--- Begin MATERIAL PROVIDED ---

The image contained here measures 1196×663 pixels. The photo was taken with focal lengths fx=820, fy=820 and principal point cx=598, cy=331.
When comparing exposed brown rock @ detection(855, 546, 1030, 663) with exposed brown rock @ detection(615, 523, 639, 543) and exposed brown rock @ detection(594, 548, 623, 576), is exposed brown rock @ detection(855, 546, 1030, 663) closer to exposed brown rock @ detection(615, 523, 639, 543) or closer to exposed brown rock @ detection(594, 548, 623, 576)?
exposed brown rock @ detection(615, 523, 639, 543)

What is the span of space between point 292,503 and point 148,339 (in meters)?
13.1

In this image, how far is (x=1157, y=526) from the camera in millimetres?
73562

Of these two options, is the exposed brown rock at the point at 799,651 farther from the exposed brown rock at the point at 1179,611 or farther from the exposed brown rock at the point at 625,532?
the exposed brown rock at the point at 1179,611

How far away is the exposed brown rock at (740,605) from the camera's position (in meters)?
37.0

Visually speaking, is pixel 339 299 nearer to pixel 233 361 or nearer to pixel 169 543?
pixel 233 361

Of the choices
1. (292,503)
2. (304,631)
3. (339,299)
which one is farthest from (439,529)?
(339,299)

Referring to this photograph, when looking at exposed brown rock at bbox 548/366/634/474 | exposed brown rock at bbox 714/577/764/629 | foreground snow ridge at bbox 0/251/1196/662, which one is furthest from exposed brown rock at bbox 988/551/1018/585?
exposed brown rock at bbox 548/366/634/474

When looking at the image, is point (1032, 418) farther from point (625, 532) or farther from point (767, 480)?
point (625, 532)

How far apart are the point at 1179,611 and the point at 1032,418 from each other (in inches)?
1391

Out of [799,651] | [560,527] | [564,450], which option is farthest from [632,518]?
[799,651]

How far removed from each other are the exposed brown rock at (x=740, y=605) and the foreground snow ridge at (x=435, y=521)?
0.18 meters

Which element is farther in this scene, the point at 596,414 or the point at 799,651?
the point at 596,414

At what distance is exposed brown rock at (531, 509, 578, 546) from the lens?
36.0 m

--- End MATERIAL PROVIDED ---

* [WORK TO BE COMPLETED]: Please reproduce each record precisely as written.

* [EXERCISE RESPONSE]:
The image contained here measures 1196×663 pixels. The photo was taken with focal lengths fx=820, fy=820 and principal point cx=598, cy=331.
When comparing exposed brown rock @ detection(855, 546, 1030, 663) with exposed brown rock @ detection(615, 523, 639, 543) and exposed brown rock @ detection(594, 548, 623, 576), is exposed brown rock @ detection(855, 546, 1030, 663) closer to exposed brown rock @ detection(615, 523, 639, 543) or closer to exposed brown rock @ detection(594, 548, 623, 576)?
exposed brown rock @ detection(615, 523, 639, 543)

What is the span of space between point 292,503 and point 148,339 (in meters)?
13.1

In this image, how far is (x=1157, y=526) from the camera in millimetres?
73562

Of these two options, is the exposed brown rock at the point at 799,651 farther from the exposed brown rock at the point at 1179,611 or farther from the exposed brown rock at the point at 625,532?
the exposed brown rock at the point at 1179,611

How far away is the exposed brown rock at (740,605) from the camera's position (in meters)?
37.0

Visually speaking, is pixel 339 299 nearer to pixel 233 361 or nearer to pixel 169 543?
pixel 233 361

Of the choices
1. (292,503)
2. (304,631)
3. (339,299)
which one is farthest from (439,529)?
(339,299)

Referring to this photograph, when looking at exposed brown rock at bbox 548/366/634/474 | exposed brown rock at bbox 714/577/764/629 | foreground snow ridge at bbox 0/251/1196/662, which one is furthest from exposed brown rock at bbox 988/551/1018/585?
exposed brown rock at bbox 548/366/634/474

When looking at the image, is point (1032, 418) farther from point (625, 532) or farther from point (767, 480)?
point (625, 532)

How far apart are the point at 1179,611 and the point at 1032,418 from each other (in inches)?
1391

Out of [799,651] | [560,527] | [564,450], which option is farthest from [632,518]?
[799,651]

How far removed from each other are the exposed brown rock at (x=740, y=605) and the foreground snow ridge at (x=435, y=521)?
0.18 meters

Which element is farther in this scene, the point at 596,414 or the point at 799,651?
the point at 596,414

At what distance is exposed brown rock at (531, 509, 578, 546) from the lens?
36.0 m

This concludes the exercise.